[Start Task inputs]
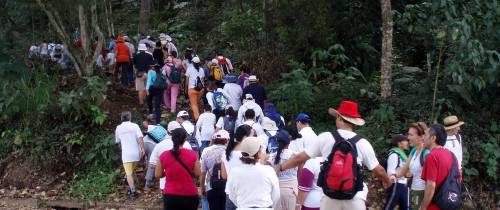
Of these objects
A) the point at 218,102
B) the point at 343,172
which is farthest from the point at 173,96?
the point at 343,172

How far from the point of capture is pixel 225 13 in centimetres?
2275

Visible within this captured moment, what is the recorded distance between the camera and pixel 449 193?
659cm

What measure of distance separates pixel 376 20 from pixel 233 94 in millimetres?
5075

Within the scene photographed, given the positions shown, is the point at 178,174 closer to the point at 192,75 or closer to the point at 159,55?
the point at 192,75

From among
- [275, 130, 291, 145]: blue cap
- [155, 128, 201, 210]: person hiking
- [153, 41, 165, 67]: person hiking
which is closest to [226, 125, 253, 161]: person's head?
[155, 128, 201, 210]: person hiking

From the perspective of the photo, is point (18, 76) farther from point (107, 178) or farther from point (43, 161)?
point (107, 178)

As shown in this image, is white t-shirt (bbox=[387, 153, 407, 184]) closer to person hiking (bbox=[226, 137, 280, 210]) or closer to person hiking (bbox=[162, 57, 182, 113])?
person hiking (bbox=[226, 137, 280, 210])

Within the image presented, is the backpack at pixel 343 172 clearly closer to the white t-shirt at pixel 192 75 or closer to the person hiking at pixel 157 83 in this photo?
the white t-shirt at pixel 192 75

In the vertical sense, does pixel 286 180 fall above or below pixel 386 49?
below

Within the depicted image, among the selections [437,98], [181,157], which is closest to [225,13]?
[437,98]

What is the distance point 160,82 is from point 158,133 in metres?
2.89

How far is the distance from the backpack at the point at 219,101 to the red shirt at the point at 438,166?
6582mm

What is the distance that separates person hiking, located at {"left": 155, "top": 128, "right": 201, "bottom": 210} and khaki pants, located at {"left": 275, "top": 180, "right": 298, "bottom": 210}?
1060 millimetres

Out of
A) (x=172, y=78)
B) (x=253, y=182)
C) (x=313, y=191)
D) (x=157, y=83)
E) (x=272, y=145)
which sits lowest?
(x=313, y=191)
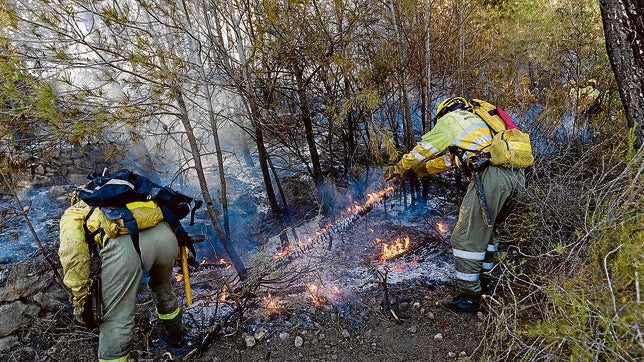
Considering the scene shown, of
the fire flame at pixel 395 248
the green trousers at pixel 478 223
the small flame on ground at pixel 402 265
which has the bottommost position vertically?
the fire flame at pixel 395 248

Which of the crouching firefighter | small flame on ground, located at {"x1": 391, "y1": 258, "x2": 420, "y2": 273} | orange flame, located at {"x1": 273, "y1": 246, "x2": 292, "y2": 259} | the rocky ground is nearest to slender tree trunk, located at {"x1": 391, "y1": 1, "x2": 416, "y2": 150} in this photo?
small flame on ground, located at {"x1": 391, "y1": 258, "x2": 420, "y2": 273}

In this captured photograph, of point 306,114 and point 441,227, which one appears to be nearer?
point 441,227

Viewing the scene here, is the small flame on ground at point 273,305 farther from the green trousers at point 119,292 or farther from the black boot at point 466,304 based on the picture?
the black boot at point 466,304

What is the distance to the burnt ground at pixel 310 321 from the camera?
2.96m

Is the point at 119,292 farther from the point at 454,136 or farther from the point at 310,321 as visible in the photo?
the point at 454,136

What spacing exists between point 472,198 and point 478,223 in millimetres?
244

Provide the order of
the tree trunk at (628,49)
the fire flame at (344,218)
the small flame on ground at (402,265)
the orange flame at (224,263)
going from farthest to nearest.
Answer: the fire flame at (344,218) < the orange flame at (224,263) < the small flame on ground at (402,265) < the tree trunk at (628,49)

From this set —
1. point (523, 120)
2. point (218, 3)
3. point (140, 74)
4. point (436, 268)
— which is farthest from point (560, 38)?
point (140, 74)

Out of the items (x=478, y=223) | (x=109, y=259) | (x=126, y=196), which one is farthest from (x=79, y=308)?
(x=478, y=223)

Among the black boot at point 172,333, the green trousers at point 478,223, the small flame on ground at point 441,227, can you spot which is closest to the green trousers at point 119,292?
the black boot at point 172,333

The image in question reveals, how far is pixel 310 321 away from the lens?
3.27m

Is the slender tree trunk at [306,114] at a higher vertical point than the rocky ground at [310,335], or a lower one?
higher

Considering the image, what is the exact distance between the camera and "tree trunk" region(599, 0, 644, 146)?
9.20ft

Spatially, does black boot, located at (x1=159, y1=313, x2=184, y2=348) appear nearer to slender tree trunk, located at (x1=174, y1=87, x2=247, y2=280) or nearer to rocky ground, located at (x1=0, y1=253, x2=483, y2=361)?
rocky ground, located at (x1=0, y1=253, x2=483, y2=361)
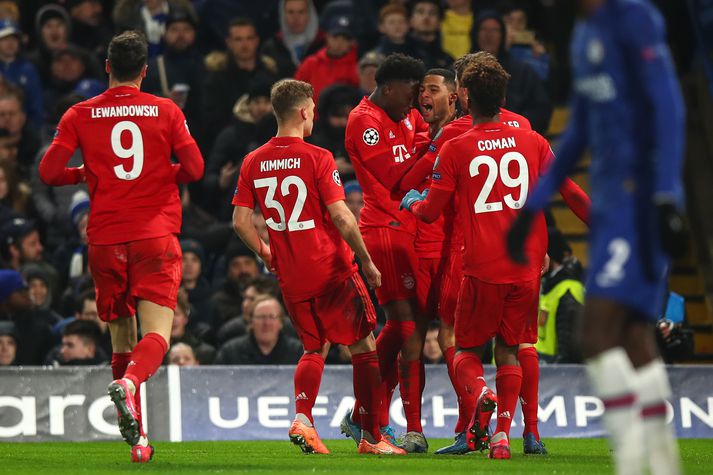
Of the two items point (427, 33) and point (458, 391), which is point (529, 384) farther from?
point (427, 33)

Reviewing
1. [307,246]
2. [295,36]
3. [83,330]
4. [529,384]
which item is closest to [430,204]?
[307,246]

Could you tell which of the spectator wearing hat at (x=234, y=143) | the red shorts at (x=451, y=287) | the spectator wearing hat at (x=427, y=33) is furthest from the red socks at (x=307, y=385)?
the spectator wearing hat at (x=427, y=33)

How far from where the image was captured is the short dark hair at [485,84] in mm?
8414

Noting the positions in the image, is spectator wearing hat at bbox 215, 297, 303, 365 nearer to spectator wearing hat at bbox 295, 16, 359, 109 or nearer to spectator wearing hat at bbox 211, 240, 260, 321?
spectator wearing hat at bbox 211, 240, 260, 321

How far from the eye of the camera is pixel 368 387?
8961 mm

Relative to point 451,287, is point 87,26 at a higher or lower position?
higher

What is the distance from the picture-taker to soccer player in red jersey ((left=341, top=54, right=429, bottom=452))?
9.39 metres

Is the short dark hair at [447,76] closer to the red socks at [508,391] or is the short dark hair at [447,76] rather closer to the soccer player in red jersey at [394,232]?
the soccer player in red jersey at [394,232]

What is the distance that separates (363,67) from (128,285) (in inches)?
237

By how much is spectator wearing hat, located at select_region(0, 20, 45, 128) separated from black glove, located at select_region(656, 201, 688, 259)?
37.4ft

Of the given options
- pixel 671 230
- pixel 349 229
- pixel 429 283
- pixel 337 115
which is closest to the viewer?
pixel 671 230

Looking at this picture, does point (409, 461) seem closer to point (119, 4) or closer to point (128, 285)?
point (128, 285)

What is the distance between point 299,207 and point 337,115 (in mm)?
5372

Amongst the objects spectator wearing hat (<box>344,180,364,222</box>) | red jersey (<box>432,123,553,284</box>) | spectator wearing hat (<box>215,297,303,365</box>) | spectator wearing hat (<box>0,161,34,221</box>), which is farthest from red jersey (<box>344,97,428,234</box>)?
spectator wearing hat (<box>0,161,34,221</box>)
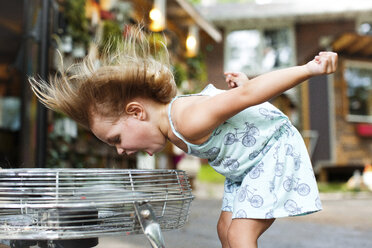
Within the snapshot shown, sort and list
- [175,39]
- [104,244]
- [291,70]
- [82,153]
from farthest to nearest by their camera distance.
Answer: [175,39], [82,153], [104,244], [291,70]

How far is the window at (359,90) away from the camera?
1053cm

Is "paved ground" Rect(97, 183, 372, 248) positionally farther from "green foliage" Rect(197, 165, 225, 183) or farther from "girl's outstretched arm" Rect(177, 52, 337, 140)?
"green foliage" Rect(197, 165, 225, 183)

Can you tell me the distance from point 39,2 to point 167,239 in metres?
1.60

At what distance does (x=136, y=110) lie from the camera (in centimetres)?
125

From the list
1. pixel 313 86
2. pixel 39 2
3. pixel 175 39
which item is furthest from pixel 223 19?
pixel 39 2

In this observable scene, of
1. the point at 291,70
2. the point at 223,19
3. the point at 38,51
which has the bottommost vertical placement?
the point at 291,70

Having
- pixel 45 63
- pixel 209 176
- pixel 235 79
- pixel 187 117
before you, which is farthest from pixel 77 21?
pixel 209 176

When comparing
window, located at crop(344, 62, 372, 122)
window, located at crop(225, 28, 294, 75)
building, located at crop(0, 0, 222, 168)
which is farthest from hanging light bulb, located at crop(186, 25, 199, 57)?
window, located at crop(344, 62, 372, 122)

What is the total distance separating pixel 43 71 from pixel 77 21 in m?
2.00

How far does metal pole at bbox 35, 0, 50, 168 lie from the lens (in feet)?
7.81

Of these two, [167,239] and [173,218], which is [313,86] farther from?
[173,218]

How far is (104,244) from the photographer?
2342 millimetres

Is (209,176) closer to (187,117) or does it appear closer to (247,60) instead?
(247,60)

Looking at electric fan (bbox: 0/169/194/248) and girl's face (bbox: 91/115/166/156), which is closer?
electric fan (bbox: 0/169/194/248)
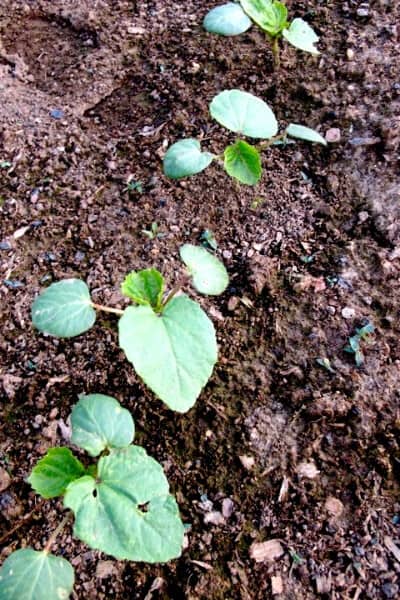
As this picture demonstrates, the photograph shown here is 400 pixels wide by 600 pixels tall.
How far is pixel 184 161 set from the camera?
5.14ft

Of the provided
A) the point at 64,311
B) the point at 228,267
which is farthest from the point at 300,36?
the point at 64,311

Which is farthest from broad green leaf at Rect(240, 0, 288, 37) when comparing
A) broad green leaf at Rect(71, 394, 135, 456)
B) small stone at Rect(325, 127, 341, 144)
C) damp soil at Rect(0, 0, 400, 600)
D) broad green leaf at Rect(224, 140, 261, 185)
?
broad green leaf at Rect(71, 394, 135, 456)

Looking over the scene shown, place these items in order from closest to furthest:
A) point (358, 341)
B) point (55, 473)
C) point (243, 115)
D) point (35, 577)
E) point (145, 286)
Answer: point (35, 577) < point (55, 473) < point (145, 286) < point (358, 341) < point (243, 115)

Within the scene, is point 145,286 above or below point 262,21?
below

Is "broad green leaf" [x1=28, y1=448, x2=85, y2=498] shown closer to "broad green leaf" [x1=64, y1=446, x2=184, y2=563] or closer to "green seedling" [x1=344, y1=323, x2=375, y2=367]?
"broad green leaf" [x1=64, y1=446, x2=184, y2=563]

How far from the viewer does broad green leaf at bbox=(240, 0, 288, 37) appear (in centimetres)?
188

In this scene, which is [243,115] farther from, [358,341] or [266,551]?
[266,551]

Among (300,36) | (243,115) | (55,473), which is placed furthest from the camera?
(300,36)

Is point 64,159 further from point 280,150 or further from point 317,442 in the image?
point 317,442

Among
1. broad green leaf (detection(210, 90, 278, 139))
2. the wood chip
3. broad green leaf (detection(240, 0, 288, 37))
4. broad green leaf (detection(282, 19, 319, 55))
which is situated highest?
broad green leaf (detection(240, 0, 288, 37))

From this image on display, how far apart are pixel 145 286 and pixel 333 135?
3.15ft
[End Task inputs]
[Given exercise] Your task is to write out the lines from the one with "Which is farthest from broad" through the end of the records, exactly and with nothing added.

[The completed task]
Which is farthest from broad green leaf at Rect(240, 0, 288, 37) when comparing
A) broad green leaf at Rect(71, 394, 135, 456)
B) small stone at Rect(325, 127, 341, 144)
C) damp soil at Rect(0, 0, 400, 600)
D) broad green leaf at Rect(224, 140, 261, 185)
?
broad green leaf at Rect(71, 394, 135, 456)

Looking over the scene shown, place these items in order from closest to furthest:
A) point (358, 341)
B) point (55, 473)
C) point (243, 115)
D) point (35, 577)
E) point (145, 286)
Answer: point (35, 577) < point (55, 473) < point (145, 286) < point (358, 341) < point (243, 115)

Within the scene, is point 145,286 above or below point 262,21?
below

Is "broad green leaf" [x1=28, y1=448, x2=85, y2=498] shown closer to "broad green leaf" [x1=64, y1=446, x2=184, y2=563] or closer to "green seedling" [x1=344, y1=323, x2=375, y2=367]?
"broad green leaf" [x1=64, y1=446, x2=184, y2=563]

How far from the viewer does broad green leaf at bbox=(240, 0, 288, 37) appear (in centimetres)?
188

In this scene, which is [243,115] farther from, [358,341] or [266,551]?
[266,551]

Among (300,36) | (243,115) | (55,473), which is placed furthest from the camera?
(300,36)

Is point 64,159 further from point 280,150 or further from point 317,442 in the image?
point 317,442

Among
1. broad green leaf (detection(210, 90, 278, 139))
2. the wood chip
3. broad green leaf (detection(240, 0, 288, 37))
4. broad green leaf (detection(282, 19, 319, 55))
which is situated highest?
broad green leaf (detection(240, 0, 288, 37))

From this image on display, how far apart are pixel 145 286 and pixel 333 135?
3.15ft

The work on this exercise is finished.